- _Extracted text_:
That said, there are limitations to an attorney's obligation to keep matters secret. First, the statute is clear that only "matters occurring before the grand jury" may be encompassed by the secrecy oath. See 42 Pa.C.S. § 4549(b). Second, because the Act permits a witness "to disclos[e] his testimony before the investigating grand jury," it must also be understood to allow an attorney representing that witness to disclose her client's testimony to the same degree.3 See 42 Pa.C.S. § 4549(d) (relating to disclosure of proceedings by witnesses) (emphasis added); see also Majority Op. at 760. Third, as with all participants in a grand jury proceeding, an attorney may disclose matters occurring before the grand jury if "so directed by the court." 42 Pa.C.S. § 4549(b). Any oath of secrecy a *769private attorney is required to take must strictly reflect these statutory limitations. I am in agreement with the Majority that, relevant to the statutory language, the nondisclosure requirement on the entry-of-appearance form at issue today is overbroad. In its current incarnation, it contains language beyond the Act's mandate and meaning. Thus, the Majority concludes that the language mandating secrecy for "all matters and information concerning this Grand Jury obtained in the course of representation" must be stricken. See Majority Op. at 761-62. The Majority also concludes that certain other language is non-offending ("all matters occurring before the Grand Jury"). See Majority Op. at 761-62. Additionally, the Majority rewrites the form to include language that authorizes attorney disclosure to the extent his or her client/witness is authorized to disclose. See Majority Op. at 760-61. While I have no particular disagreement with the Majority's scrivening, I do not believe that we should engage in the task. Instead, I would strike the nondisclosure language from the form entirely. I would not re-draft the form, as doing so is both unnecessary and counterproductive.4

As an initial matter, no attorney is presently being asked to enter his or her appearance in the 40th Statewide Grand Jury proceedings and, as the Majority recognizes, "the present appeal bears hallmarks of a moot controversy." Majority Op. at 756 n. 8 (observing that counsel for the Dioceses was in fact provided with a copy of the notice of submission despite their refusal to sign the entry-of-appearance form and that the tenure of this grand jury has expired).

- _Actions to take_:
(a) Write out the part of the grand jury secrecy opinion that begins at the words "As an initial" and stops after "jury has expired).".
(b) Put the lines of the rows into a JSON list of strings, one string per line and no blank lines. Begin at the line that has "Is purple flower" and stop after the last line of the rows.

- _Entries supplied_:

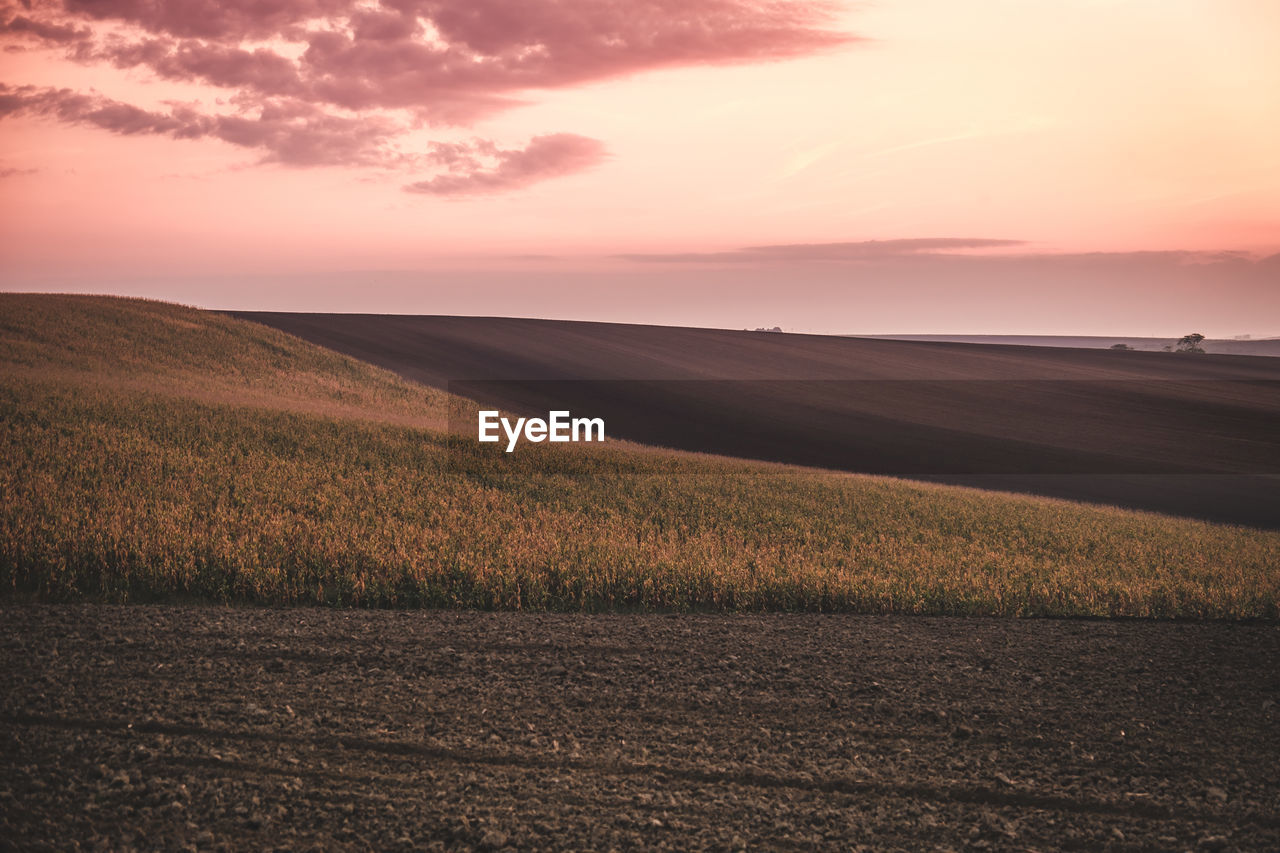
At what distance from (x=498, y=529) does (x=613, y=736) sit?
28.3 feet

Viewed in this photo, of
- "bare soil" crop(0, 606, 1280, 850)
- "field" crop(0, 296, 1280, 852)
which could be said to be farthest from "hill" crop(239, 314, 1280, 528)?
"bare soil" crop(0, 606, 1280, 850)

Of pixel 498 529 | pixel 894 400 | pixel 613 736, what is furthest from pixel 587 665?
pixel 894 400

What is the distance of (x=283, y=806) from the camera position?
594 centimetres

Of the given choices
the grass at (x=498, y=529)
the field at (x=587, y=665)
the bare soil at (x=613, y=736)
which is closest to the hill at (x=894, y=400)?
the grass at (x=498, y=529)

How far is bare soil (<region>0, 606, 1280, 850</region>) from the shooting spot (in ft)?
19.1

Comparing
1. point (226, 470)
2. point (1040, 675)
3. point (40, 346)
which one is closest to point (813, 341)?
point (40, 346)

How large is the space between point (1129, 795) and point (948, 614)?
570cm

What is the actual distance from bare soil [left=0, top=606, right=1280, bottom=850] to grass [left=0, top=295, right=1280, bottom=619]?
1.69 m

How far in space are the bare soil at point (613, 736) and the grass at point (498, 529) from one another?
66.6 inches

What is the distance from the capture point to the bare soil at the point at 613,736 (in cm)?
581

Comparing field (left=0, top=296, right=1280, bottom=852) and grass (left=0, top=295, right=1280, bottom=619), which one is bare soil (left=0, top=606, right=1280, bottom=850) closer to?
field (left=0, top=296, right=1280, bottom=852)

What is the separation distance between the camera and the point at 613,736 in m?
7.21

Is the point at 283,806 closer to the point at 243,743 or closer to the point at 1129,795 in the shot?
the point at 243,743

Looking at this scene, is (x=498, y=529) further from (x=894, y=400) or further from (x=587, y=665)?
(x=894, y=400)
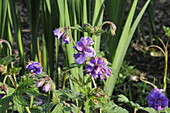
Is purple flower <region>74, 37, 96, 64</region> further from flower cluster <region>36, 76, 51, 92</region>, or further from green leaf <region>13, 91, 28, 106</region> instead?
green leaf <region>13, 91, 28, 106</region>

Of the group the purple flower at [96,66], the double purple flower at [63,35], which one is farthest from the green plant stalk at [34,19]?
the purple flower at [96,66]

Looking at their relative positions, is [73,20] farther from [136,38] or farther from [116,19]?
[136,38]

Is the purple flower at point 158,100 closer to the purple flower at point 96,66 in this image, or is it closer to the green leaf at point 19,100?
the purple flower at point 96,66

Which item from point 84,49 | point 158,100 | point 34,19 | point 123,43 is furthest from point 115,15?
point 84,49

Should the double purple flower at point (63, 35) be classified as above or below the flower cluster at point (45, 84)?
above

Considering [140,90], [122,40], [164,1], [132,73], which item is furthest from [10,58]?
[164,1]

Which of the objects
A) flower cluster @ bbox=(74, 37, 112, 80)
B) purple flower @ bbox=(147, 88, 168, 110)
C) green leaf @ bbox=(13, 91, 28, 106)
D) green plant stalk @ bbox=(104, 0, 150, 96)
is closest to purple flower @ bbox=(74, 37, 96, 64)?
flower cluster @ bbox=(74, 37, 112, 80)

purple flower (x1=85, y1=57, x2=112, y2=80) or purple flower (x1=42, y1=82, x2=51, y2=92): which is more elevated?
purple flower (x1=85, y1=57, x2=112, y2=80)

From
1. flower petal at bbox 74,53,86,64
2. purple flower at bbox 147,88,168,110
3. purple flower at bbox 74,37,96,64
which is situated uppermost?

- _Answer list_:
(a)
As an initial matter, no attorney is presently being asked to enter his or her appearance in the 40th Statewide Grand Jury proceedings and, as the Majority recognizes, "the present appeal bears hallmarks of a moot controversy." Majority Op. at 756 n. 8 (observing that counsel for the Dioceses was in fact provided with a copy of the notice of submission despite their refusal to sign the entry-of-appearance form and that the tenure of this grand jury has expired).

(b)
[
  "Is purple flower <region>74, 37, 96, 64</region> further from flower cluster <region>36, 76, 51, 92</region>, or further from green leaf <region>13, 91, 28, 106</region> instead?",
  "green leaf <region>13, 91, 28, 106</region>",
  "Of the group the purple flower at [96,66], the double purple flower at [63,35], which one is farthest from the green plant stalk at [34,19]?",
  "the purple flower at [96,66]",
  "Looking at their relative positions, is [73,20] farther from [136,38] or farther from [116,19]?",
  "[136,38]",
  "Is the purple flower at point 158,100 closer to the purple flower at point 96,66 in this image, or is it closer to the green leaf at point 19,100?",
  "the purple flower at point 96,66",
  "Which item from point 84,49 | point 158,100 | point 34,19 | point 123,43 is furthest from point 115,15?",
  "point 84,49",
  "Should the double purple flower at point (63, 35) be classified as above or below the flower cluster at point (45, 84)?",
  "above",
  "Considering [140,90], [122,40], [164,1], [132,73], which item is furthest from [10,58]?",
  "[164,1]",
  "Which of the objects",
  "A) flower cluster @ bbox=(74, 37, 112, 80)",
  "B) purple flower @ bbox=(147, 88, 168, 110)",
  "C) green leaf @ bbox=(13, 91, 28, 106)",
  "D) green plant stalk @ bbox=(104, 0, 150, 96)",
  "is closest to purple flower @ bbox=(74, 37, 96, 64)?",
  "flower cluster @ bbox=(74, 37, 112, 80)",
  "purple flower (x1=85, y1=57, x2=112, y2=80) or purple flower (x1=42, y1=82, x2=51, y2=92): which is more elevated?",
  "purple flower (x1=85, y1=57, x2=112, y2=80)",
  "From",
  "1. flower petal at bbox 74,53,86,64",
  "2. purple flower at bbox 147,88,168,110",
  "3. purple flower at bbox 74,37,96,64",
  "which is situated uppermost?"
]